Task description: Copy everything in the listing below word for word, from the line containing "In the VÝZKUMNÍCI chart, what is the difference" down to the end of the listing, and leave out the pictures.
*** Excerpted data ***
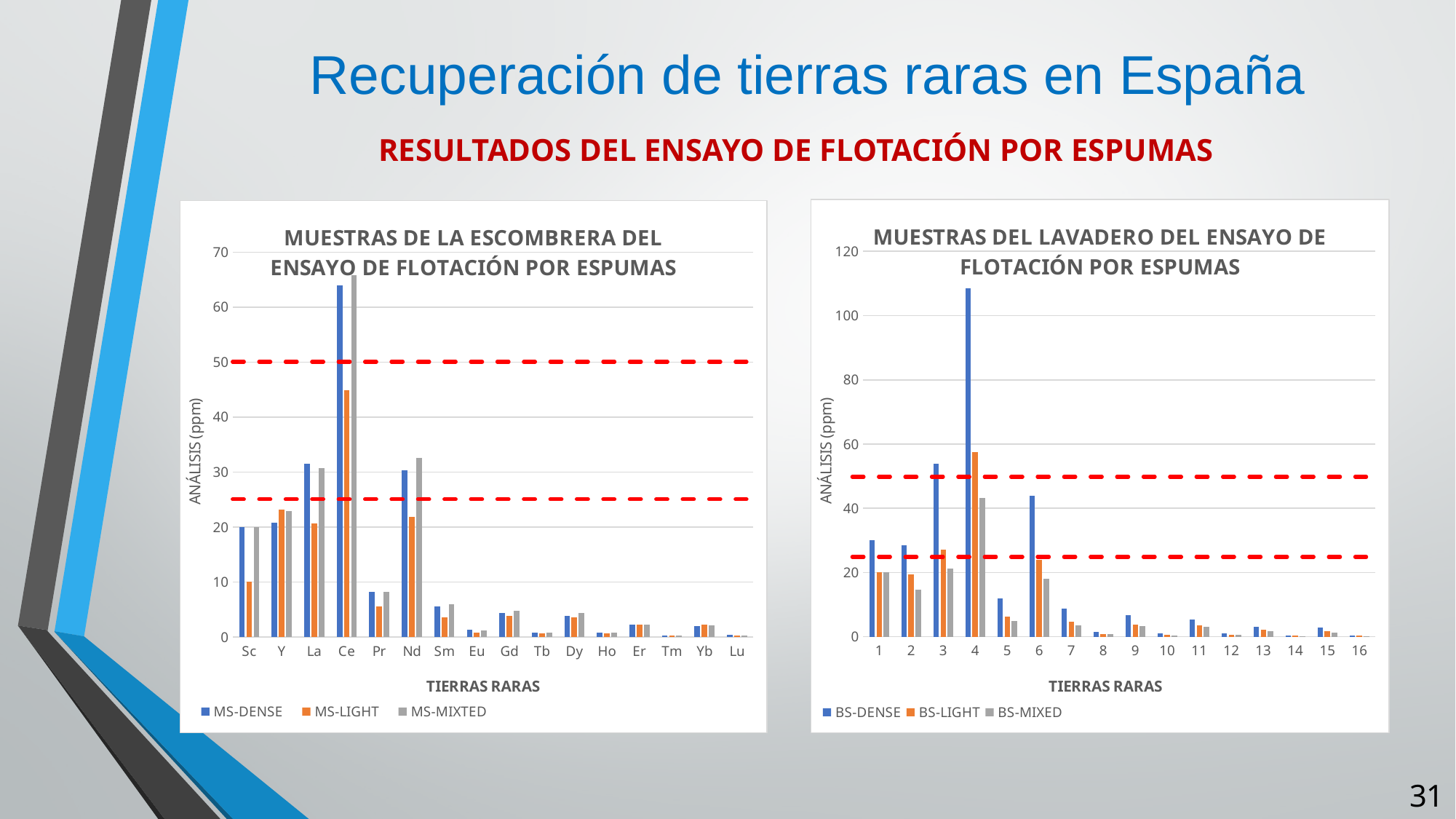
In the right chart (MUESTRAS DEL LAVADERO), is the BS-DENSE value for category 4 greater or less than 100? greater In the right chart (MUESTRAS DEL LAVADERO), which is larger for category 6: BS-DENSE or BS-LIGHT? BS-DENSE In the right chart (MUESTRAS DEL LAVADERO), which category has the highest BS-DENSE value? 4 What kind of chart is the left chart, 'MUESTRAS DE LA ESCOMBRERA DEL ENSAYO DE FLOTACIÓN POR ESPUMAS'? Bar chart In the left chart (MUESTRAS DE LA ESCOMBRERA), is the MS-DENSE value for Ce greater or less than 60? greater In the left chart (MUESTRAS DE LA ESCOMBRERA), which is larger for Sc: MS-DENSE or MS-LIGHT? MS-DENSE How many categories are shown on the x axis of the left chart (MUESTRAS DE LA ESCOMBRERA)? 16 How many series does the legend of the right chart (MUESTRAS DEL LAVADERO) list? 3 How many series does the legend of the left chart (MUESTRAS DE LA ESCOMBRERA) list? 3 In the left chart (MUESTRAS DE LA ESCOMBRERA), is the MS-LIGHT value for Ce greater or less than 50? less What is the y-axis title of the left chart (MUESTRAS DE LA ESCOMBRERA)? ANÁLISIS (ppm) In the left chart (MUESTRAS DE LA ESCOMBRERA), which category has the highest MS-DENSE value? Ce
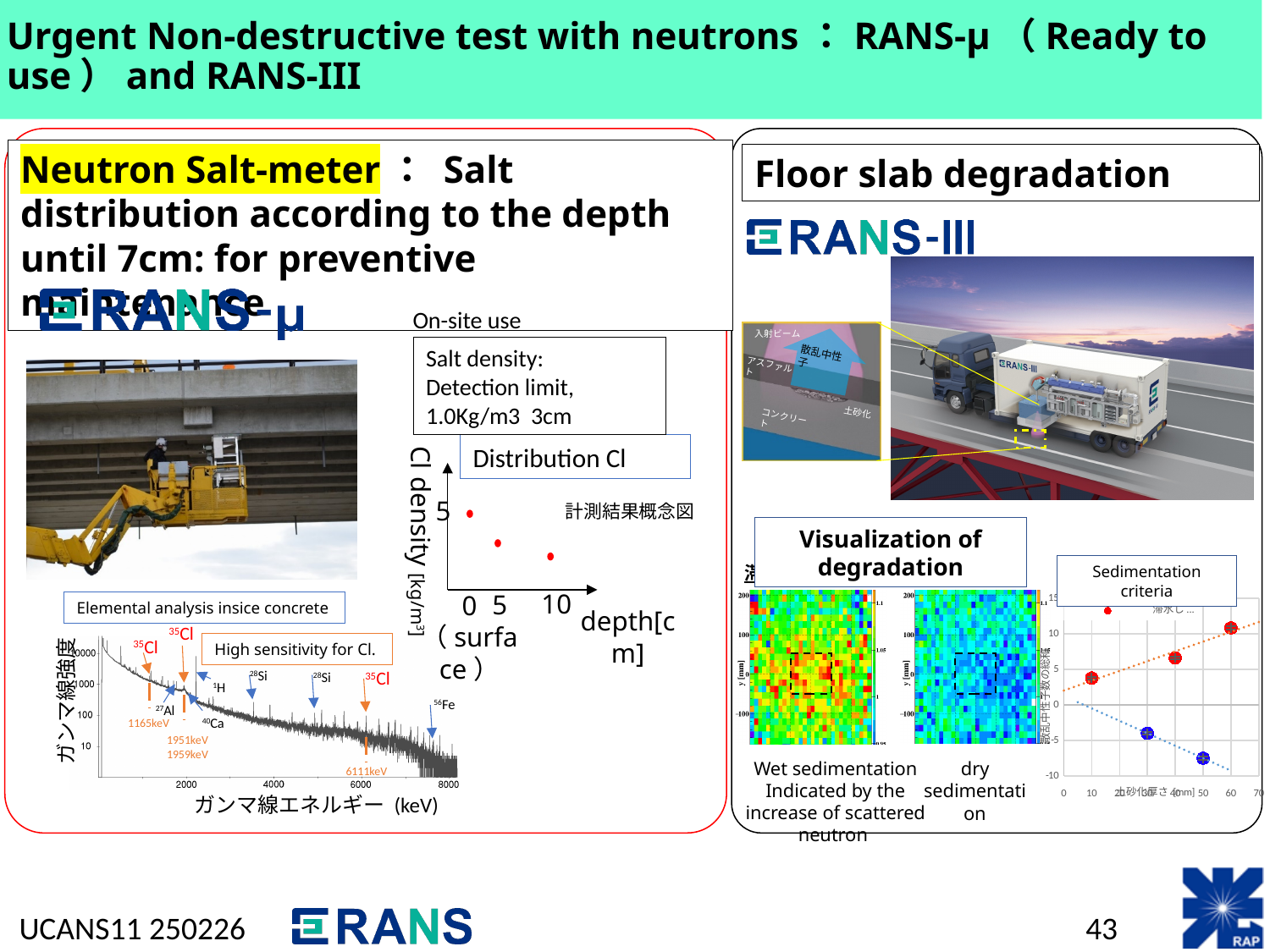
What kind of chart is the 'Distribution Cl' chart? scatter chart What kind of chart is the gamma-ray spectrum chart at the bottom left of the slide? line chart In the gamma-ray spectrum chart at the bottom left, what is the largest energy tick shown on the x axis? 8000 In the 'Distribution Cl' chart, is the Cl density of the point at the smallest depth greater or less than the point at the largest depth? greater In the 'Sedimentation criteria' chart, do the red points rise or fall as the x value increases? rise In the 'Distribution Cl' chart, do the Cl density values rise or fall as depth increases? fall In the 'Sedimentation criteria' chart, how many series of points are plotted? 2 In the 'Sedimentation criteria' chart, is the value of the red point near x = 40 greater or less than 5? greater In the 'Distribution Cl' chart, what quantity is plotted on the x axis? depth[cm] In the gamma-ray spectrum chart at the bottom left, does the gamma-ray intensity generally rise or fall as energy increases? fall In the 'Sedimentation criteria' chart, is the value of the blue point near x = 50 greater or less than -5? less In the 'Distribution Cl' chart, how many data points are plotted? 3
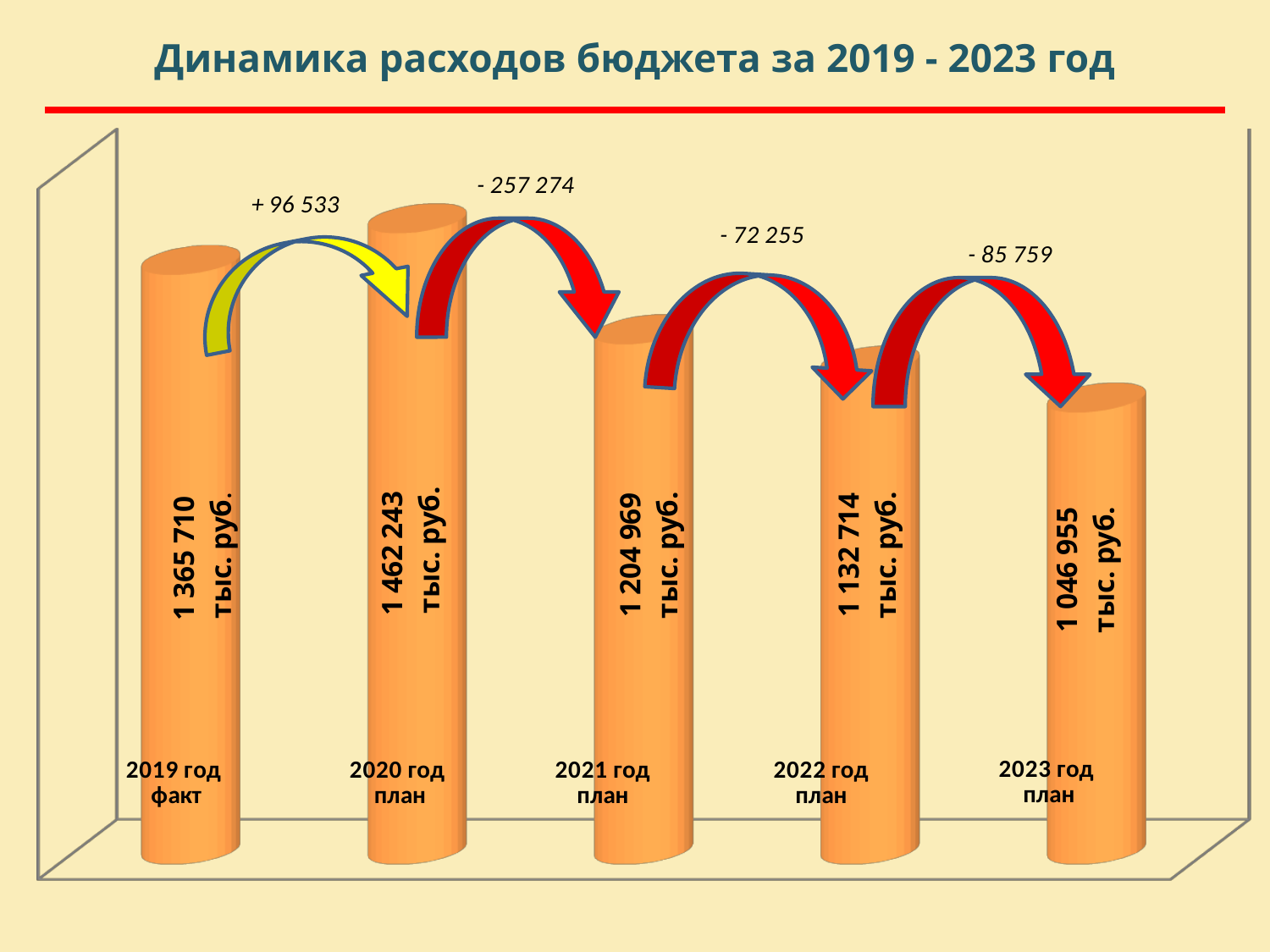
How many years (bars) are shown in the chart? 5 By how much does the 2019 год факт value exceed the 2023 год план value? 318 755 What is the budget expenditure value shown for 2023 год план? 1 046 955 тыс. руб. What is the change in expenditure from 2020 год план to 2021 год план, as labelled on the arrow? - 257 274 What is the budget expenditure value shown for 2021 год план? 1 204 969 тыс. руб. What is the title of the chart? Динамика расходов бюджета за 2019 - 2023 год Which year has the lowest budget expenditure value? 2023 год план What is the budget expenditure value shown for 2019 год факт? 1 365 710 тыс. руб. Which year has the highest budget expenditure value? 2020 год план Which is larger, the value for 2022 год план or the value for 2021 год план? 2021 год план What kind of chart is shown on the slide? Bar chart Do the values rise or fall from 2020 год план through 2023 год план? Fall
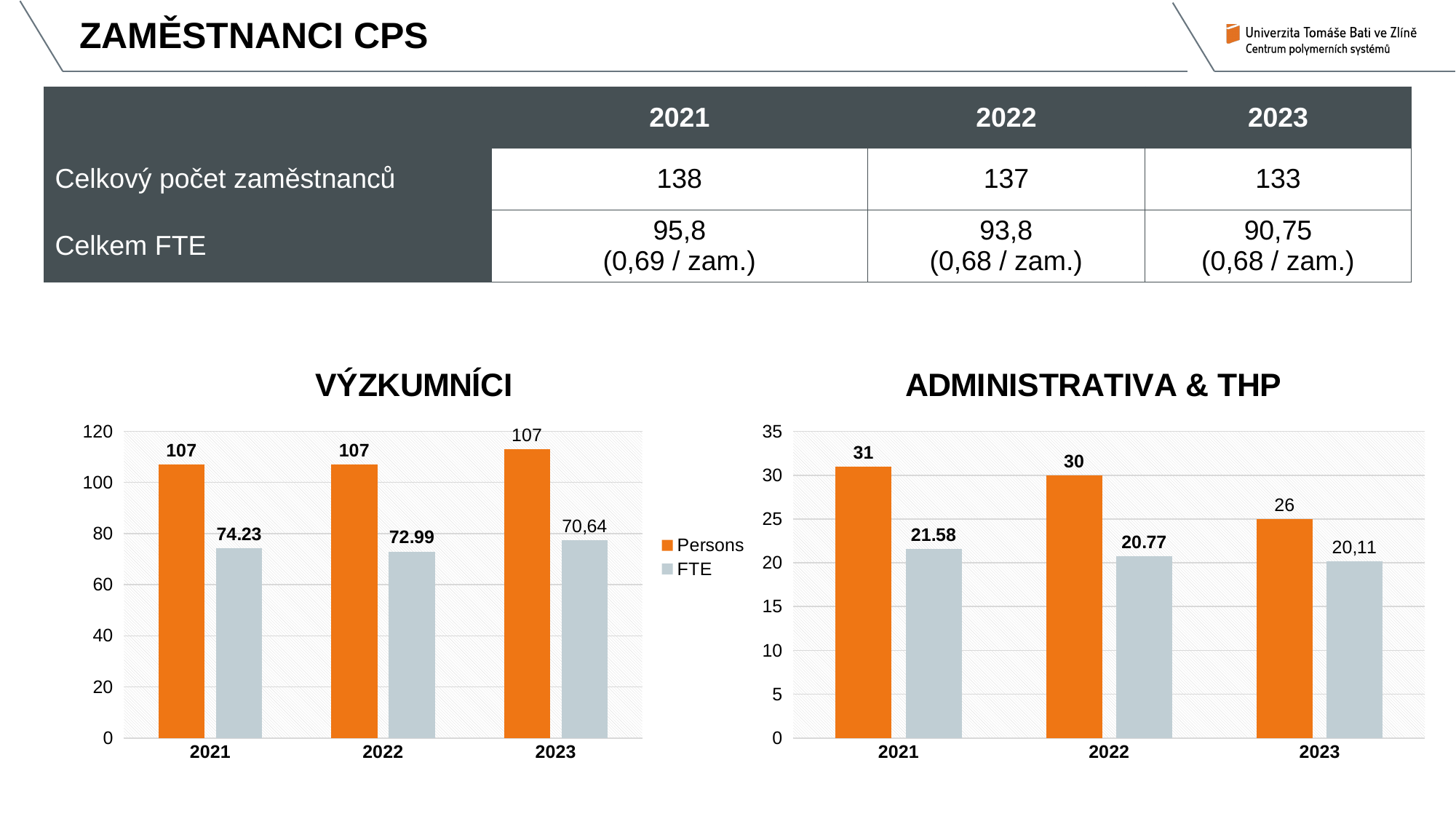
In the VÝZKUMNÍCI chart, what is the difference between the FTE values for 2021 and 2022? 1.24 In the ADMINISTRATIVA & THP chart, do the Persons values rise or fall from 2021 to 2023? fall What kind of chart is the ADMINISTRATIVA & THP chart? bar chart In the VÝZKUMNÍCI chart, is the FTE value for 2022 greater or less than 80? less In the ADMINISTRATIVA & THP chart, which year has the lowest Persons value? 2023 In the VÝZKUMNÍCI chart, what is the FTE value for 2021? 74.23 In the VÝZKUMNÍCI chart, what is the FTE value for 2022? 72.99 In the ADMINISTRATIVA & THP chart, what is the Persons value for 2022? 30 In the VÝZKUMNÍCI chart, what is the Persons value for 2021? 107 How many series does the legend of the VÝZKUMNÍCI chart list? 2 In the ADMINISTRATIVA & THP chart, what is the FTE value for 2021? 21.58 In the ADMINISTRATIVA & THP chart, what is the difference between the Persons values for 2021 and 2023? 5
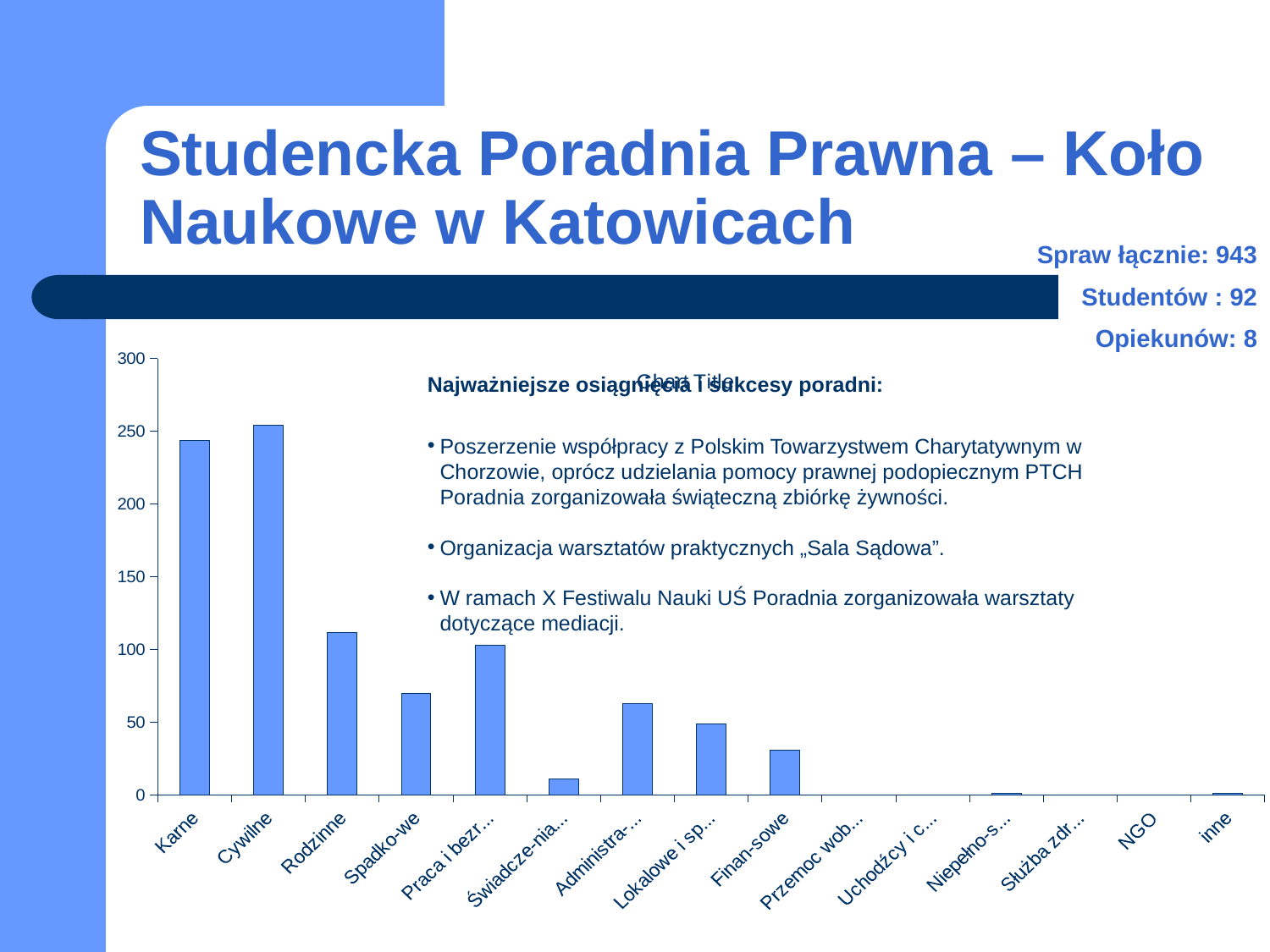
What kind of chart is shown on the slide? bar chart Which is larger, the value for Lokalowe i sp... or the value for Finan-sowe? Lokalowe i sp... Is the value for Rodzinne greater or less than 100? greater Is the value for Finan-sowe greater or less than 50? less Which category has the highest bar in the chart? Cywilne Is the value for Spadko-we greater or less than 100? less Which is larger, the value for Karne or the value for Rodzinne? Karne How many categories are shown on the x axis of the chart? 15 What is the highest value shown on the chart's vertical axis? 300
***
Written solution:
In the VÝZKUMNÍCI chart, what is the difference between the FTE values for 2021 and 2022? 1.24 In the ADMINISTRATIVA & THP chart, do the Persons values rise or fall from 2021 to 2023? fall What kind of chart is the ADMINISTRATIVA & THP chart? bar chart In the VÝZKUMNÍCI chart, is the FTE value for 2022 greater or less than 80? less In the ADMINISTRATIVA & THP chart, which year has the lowest Persons value? 2023 In the VÝZKUMNÍCI chart, what is the FTE value for 2021? 74.23 In the VÝZKUMNÍCI chart, what is the FTE value for 2022? 72.99 In the ADMINISTRATIVA & THP chart, what is the Persons value for 2022? 30 In the VÝZKUMNÍCI chart, what is the Persons value for 2021? 107 How many series does the legend of the VÝZKUMNÍCI chart list? 2 In the ADMINISTRATIVA & THP chart, what is the FTE value for 2021? 21.58 In the ADMINISTRATIVA & THP chart, what is the difference between the Persons values for 2021 and 2023? 5
What kind of chart is shown on the slide? bar chart Which is larger, the value for Lokalowe i sp... or the value for Finan-sowe? Lokalowe i sp... Is the value for Rodzinne greater or less than 100? greater Is the value for Finan-sowe greater or less than 50? less Which category has the highest bar in the chart? Cywilne Is the value for Spadko-we greater or less than 100? less Which is larger, the value for Karne or the value for Rodzinne? Karne How many categories are shown on the x axis of the chart? 15 What is the highest value shown on the chart's vertical axis? 300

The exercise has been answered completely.